A full eight minutes pass before we meet the “Guardian of Spaces”, the key figure in this latest film from Quebec’s Denis Côté (Flo + Vic Saw a Bear). Prior to that, we’re given a tour of an abandoned building, the sole location in Côté’s film aside from a hallucinatory sequence near the end. If it’s banal to state that the building is a “character” (it is), then it’s only fair to add that the entire film, down to the title—kenopsia means the haunting sense of human absence—trades in existential mystery reduced to cinematic banalities. Played by the alluringly stone-faced Larissa Corriveau, we assume the Guardian has been hired to caretake or secure the facility, which includes a decrepit operating theatre and a pristine chapel among its mostly creepy rooms and dark corners. Any technology, notably, is old. She spends time on a landline discussing light philosophical topics but also the startling noises emerging from the walls. It might feel like an ironic challenge when she tells the anonymous person on the other end of her call, as the minutes of narrative withholding accumulate: “If you have too much of a thing it loses some of its worth, eh?” 

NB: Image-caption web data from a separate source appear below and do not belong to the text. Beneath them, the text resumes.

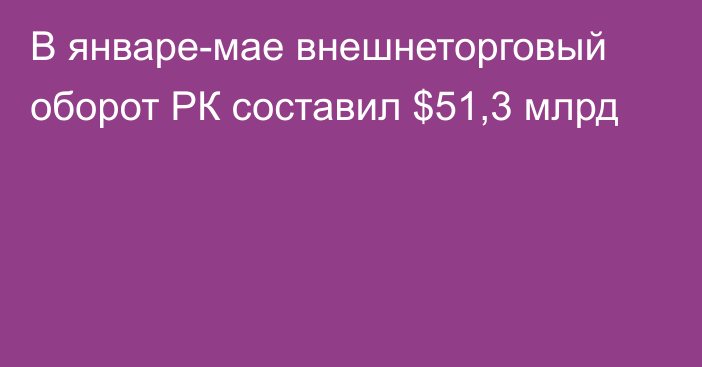 В январе-мае внешнеторговый оборот РК составил $51,3 млрд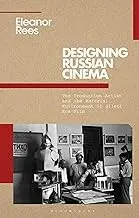 Cover of Designing Russian Cinema the Production Artist and the Material Environment in Silent Era Film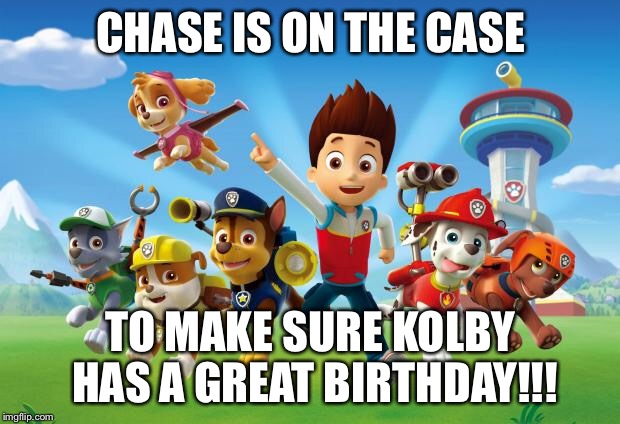Paw Patrol  | CHASE IS ON THE CASE; TO MAKE SURE KOLBY HAS A GREAT BIRTHDAY!!! | image tagged in paw patrol | made w/ Imgflip meme maker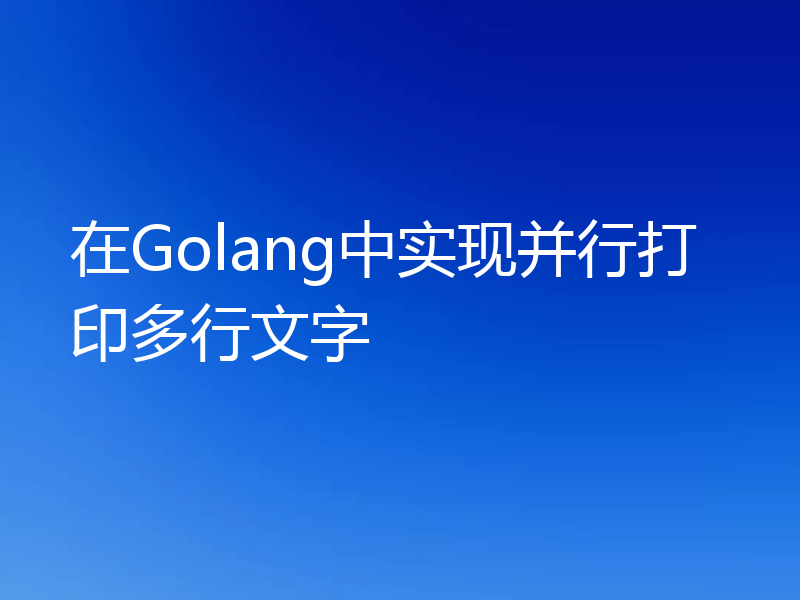 在Golang中实现并行打印多行文字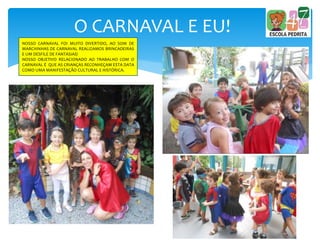 O CARNAVAL E EU!
NOSSO CARNAVAL FOI MUITO DIVERTIDO, AO SOM DE
MARCHINHAS DE CARNAVAL REALIZAMOS BRINCADEIRAS
E UM DESFILE DE FANTASIAS!
NOSSO OBJETIVO RELACIONADO AO TRABALHO COM O
CARNAVAL É QUE AS CRIANÇAS RECONHEÇAM ESTA DATA
COMO UMA MANIFESTAÇÃO CULTURAL E HISTÓRICA.
 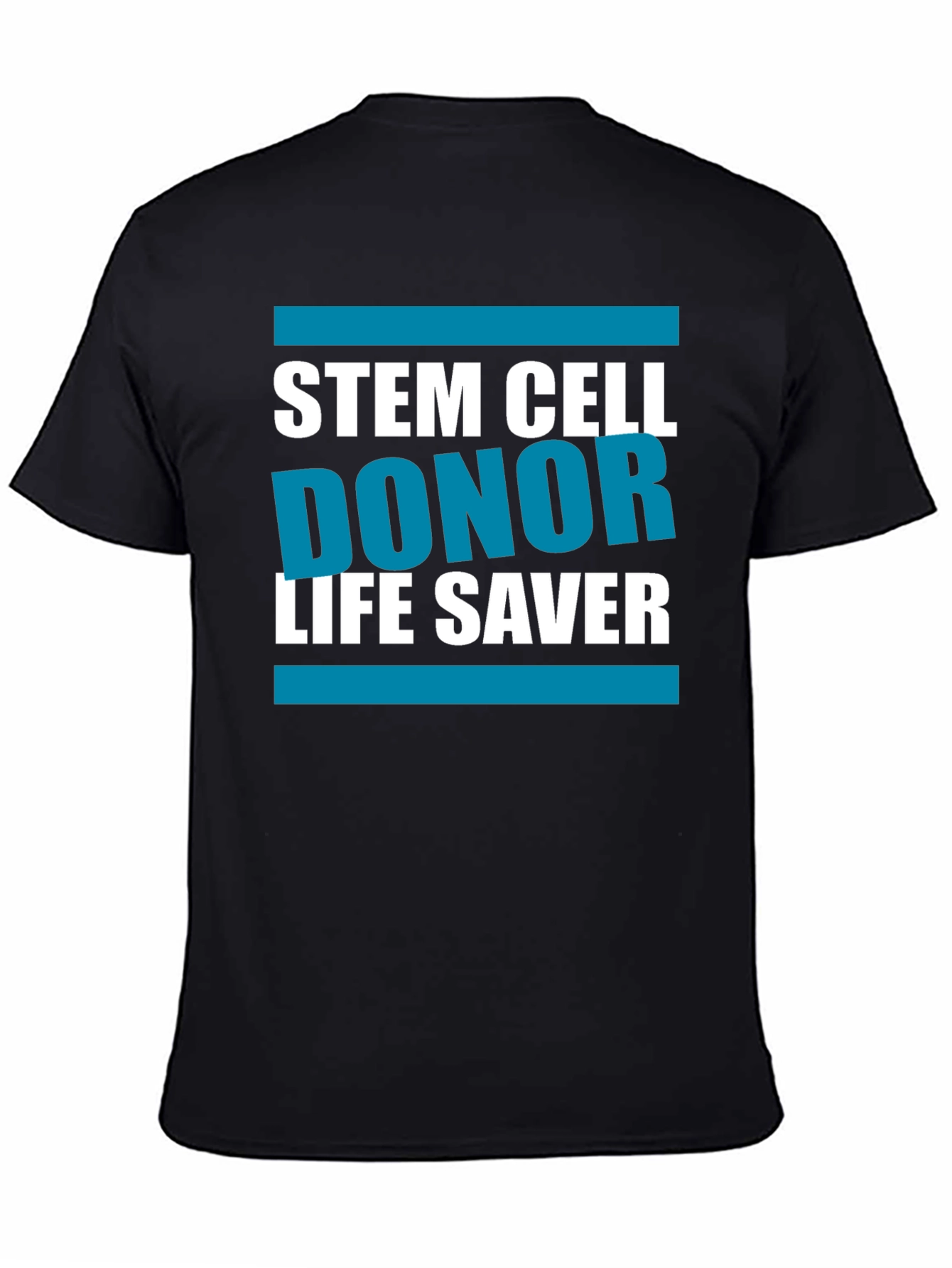 Stem Cell Donor Life Saver T-Shirt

Gradually a second woman appears in the Chapel, delivering a theatrical rap about reality while smoking like a total French person and saying things like: “I could be your reflection, out of focus.” It’s at this point that you might think, ‘Oh, hey, this is Mr. Côté’s movie vision of the Bardo, the location of the human soul between death and reincarnation,’ a notion strengthened by some talk about the violence of birth and the arrival of a schlubby tradesman who discovers an old nursery after pointlessly installing a vintage security camera in the middle of nowhere. The Guardian buzzes around him lustily but he’s more interested in the building’s absence of toilets. “How do you go?” he wonders. “I have my ways,” she tells him, conjuring all kinds of delightful images in our heads. Later, things are more direct when the Guardian listens to a radio broadcast about “liminal spaces”.

There’s one more female character who appears in the film’s final scenes, quoting a much, much better known movie about isolation and hauntology. By this point, abstract images projected into empty rooms (designed by media artist and Godspeed You!Black Emperor collaborator Philippe Léonard) have morphed into concrete images and the entire project has collapsed into a kind of cheerful solipsism. Which is fine. If you’re of a certain disposition, count me in, there’s much pleasure to be extracted from a film like this—“a thriller that moves really slow” in the Guardian's words—especially with such impressive sound and lighting design in cahoots with a magnetic actor. You wish the rest of Canada would be so indulgent with its arts funding, although it also feels like talented people having some fun in the liminal space between more significant projects.